The Nobel Prize in Literature went (as you surely know unless you have been living under a rock) to Bob Dylan this year. The news was followed by rather a lot of complaining about the choice, agonizing about the nature of the literary, and pearl-clutching over the decline of high culture in favor of pop. The one community in which none of this happened was amongst medievalists: Those of us who study the protest poetry and personal anthems of the Middle Ages, written in verse and often sung aloud, do not have the luxury of holding up the Provençal troubadour lyric (just to give one example) as the exemplification of the literary just because it is old while condemning Bob Dylan for being pop or soppy or definitely not poetry because he is a lot less old. The line is blurry and in the end they are the same thing: Bob Dylan is our troubadour.

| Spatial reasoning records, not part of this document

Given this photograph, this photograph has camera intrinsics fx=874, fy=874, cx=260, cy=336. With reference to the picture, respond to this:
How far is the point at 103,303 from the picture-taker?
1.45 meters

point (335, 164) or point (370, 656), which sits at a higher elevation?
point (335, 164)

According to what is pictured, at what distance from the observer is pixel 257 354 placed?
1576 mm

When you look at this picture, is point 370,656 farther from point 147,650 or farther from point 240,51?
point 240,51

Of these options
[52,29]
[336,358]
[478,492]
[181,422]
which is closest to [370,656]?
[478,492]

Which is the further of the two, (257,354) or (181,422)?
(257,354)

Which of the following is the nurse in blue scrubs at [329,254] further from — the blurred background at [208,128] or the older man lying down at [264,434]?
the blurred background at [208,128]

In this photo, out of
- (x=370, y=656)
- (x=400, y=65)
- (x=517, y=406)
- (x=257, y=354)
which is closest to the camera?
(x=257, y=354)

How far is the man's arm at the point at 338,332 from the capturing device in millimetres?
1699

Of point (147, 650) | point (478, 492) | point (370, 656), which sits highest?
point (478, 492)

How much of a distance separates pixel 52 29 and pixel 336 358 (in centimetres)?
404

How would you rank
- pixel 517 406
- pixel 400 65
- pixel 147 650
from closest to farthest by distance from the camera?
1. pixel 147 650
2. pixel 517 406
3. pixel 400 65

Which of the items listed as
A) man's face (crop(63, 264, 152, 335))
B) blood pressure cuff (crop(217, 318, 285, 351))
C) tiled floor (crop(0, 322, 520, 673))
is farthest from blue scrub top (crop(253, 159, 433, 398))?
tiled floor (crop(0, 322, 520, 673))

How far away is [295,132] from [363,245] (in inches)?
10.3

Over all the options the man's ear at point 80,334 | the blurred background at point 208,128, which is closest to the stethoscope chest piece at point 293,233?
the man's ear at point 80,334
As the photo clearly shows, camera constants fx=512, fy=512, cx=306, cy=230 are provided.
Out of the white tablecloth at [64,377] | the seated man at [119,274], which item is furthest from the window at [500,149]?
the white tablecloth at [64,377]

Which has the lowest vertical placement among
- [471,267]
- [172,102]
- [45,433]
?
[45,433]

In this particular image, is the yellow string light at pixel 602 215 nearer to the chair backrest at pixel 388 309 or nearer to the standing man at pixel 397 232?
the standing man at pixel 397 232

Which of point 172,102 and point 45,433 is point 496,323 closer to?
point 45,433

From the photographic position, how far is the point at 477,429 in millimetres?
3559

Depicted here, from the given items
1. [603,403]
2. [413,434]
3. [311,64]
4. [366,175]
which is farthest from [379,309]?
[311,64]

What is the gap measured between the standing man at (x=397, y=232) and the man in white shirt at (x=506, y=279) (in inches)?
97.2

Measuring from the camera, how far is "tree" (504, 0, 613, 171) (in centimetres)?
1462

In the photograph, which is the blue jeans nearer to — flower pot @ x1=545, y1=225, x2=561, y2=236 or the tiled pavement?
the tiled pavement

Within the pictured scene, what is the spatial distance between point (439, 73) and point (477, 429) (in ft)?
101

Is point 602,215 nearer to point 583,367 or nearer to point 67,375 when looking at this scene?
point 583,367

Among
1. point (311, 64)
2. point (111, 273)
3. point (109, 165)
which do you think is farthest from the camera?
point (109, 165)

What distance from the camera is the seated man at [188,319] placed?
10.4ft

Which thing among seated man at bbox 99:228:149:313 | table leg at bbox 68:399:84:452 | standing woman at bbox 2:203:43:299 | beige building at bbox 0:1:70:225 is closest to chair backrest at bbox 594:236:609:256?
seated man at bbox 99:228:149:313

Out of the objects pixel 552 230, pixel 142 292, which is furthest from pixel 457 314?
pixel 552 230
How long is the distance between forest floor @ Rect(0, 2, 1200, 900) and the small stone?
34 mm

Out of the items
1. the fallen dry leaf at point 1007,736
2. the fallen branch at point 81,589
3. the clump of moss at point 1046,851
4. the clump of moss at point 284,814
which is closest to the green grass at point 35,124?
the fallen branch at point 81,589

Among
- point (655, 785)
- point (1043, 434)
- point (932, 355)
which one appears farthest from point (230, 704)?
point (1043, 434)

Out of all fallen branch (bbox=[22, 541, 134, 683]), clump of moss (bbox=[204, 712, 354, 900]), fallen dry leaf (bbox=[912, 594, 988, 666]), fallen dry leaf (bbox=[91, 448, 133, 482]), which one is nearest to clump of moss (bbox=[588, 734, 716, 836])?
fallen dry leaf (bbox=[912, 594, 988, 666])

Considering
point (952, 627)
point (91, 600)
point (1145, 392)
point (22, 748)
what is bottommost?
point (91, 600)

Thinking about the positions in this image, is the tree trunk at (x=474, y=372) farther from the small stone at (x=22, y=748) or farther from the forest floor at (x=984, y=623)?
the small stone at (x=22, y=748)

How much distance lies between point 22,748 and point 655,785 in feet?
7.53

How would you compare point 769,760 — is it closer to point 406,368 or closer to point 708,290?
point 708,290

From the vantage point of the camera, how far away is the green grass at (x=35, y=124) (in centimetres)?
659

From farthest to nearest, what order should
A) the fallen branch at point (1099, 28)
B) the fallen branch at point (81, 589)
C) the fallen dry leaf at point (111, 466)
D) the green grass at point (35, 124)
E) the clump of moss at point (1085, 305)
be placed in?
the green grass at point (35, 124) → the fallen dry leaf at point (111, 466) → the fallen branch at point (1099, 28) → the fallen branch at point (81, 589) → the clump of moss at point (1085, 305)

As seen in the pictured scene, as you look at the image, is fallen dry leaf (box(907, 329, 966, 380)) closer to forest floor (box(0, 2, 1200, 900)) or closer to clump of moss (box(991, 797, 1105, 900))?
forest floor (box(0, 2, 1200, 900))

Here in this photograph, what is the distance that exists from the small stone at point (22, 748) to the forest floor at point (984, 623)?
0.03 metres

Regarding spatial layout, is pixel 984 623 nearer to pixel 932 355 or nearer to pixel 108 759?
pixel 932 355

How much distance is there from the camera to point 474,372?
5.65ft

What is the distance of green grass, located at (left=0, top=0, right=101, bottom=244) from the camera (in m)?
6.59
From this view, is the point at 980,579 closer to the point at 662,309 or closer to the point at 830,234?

For more on rock music and its relationship to the Provençal lyric, read chapter 3 of María Rosa Menocal’s Shards of Love, which focuses on a collaboration between the Persian poet Nizami and the rocker Eric Clapton that transcended language, death, and eight-hundred years. That chapter argues, in part, that in lyrics like Dylan’s or Clapton’s or the Provençal troubadours, the music is an inherent part of the poetics and the lyrics and the music can’t be separated out and read separately. It makes perfectly good sense: we don’t, for example, separate out the two languages in bilingual poetry or the sources or influences from poetry written at a cultural crossroads (or we shouldn’t, anyway). Some medieval Hebrew poetry has Arabic metrics; some medieval Arabic poetry ends with a Romance couplet; some Provençal poetry is influenced by Arabic forms and sung as song; and some twentieth-century American poetry has electric guitars.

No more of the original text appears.